GIVEN DATA below:

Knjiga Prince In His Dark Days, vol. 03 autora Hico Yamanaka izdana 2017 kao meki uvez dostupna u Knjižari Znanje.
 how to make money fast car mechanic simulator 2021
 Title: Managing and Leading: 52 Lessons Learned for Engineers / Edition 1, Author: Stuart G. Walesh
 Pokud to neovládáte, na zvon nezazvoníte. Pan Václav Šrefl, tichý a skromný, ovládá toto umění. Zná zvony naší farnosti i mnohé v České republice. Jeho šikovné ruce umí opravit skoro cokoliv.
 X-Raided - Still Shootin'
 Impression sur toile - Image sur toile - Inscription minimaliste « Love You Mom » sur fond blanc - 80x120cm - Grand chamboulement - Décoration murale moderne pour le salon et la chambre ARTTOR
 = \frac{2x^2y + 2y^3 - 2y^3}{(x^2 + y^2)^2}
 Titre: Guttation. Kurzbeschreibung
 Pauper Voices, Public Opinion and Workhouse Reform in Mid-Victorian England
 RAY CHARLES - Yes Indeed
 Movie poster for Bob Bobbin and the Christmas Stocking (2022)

End of GIVEN DATA.

Please extract the stretch from the start of the listing through the line containing "Pauper Voices, Public", copying each line without any change.

Knjiga Prince In His Dark Days, vol. 03 autora Hico Yamanaka izdana 2017 kao meki uvez dostupna u Knjižari Znanje.
 how to make money fast car mechanic simulator 2021
 Title: Managing and Leading: 52 Lessons Learned for Engineers / Edition 1, Author: Stuart G. Walesh
 Pokud to neovládáte, na zvon nezazvoníte. Pan Václav Šrefl, tichý a skromný, ovládá toto umění. Zná zvony naší farnosti i mnohé v České republice. Jeho šikovné ruce umí opravit skoro cokoliv.
 X-Raided - Still Shootin'
 Impression sur toile - Image sur toile - Inscription minimaliste « Love You Mom » sur fond blanc - 80x120cm - Grand chamboulement - Décoration murale moderne pour le salon et la chambre ARTTOR
 = \frac{2x^2y + 2y^3 - 2y^3}{(x^2 + y^2)^2}
 Titre: Guttation. Kurzbeschreibung
 Pauper Voices, Public Opinion and Workhouse Reform in Mid-Victorian England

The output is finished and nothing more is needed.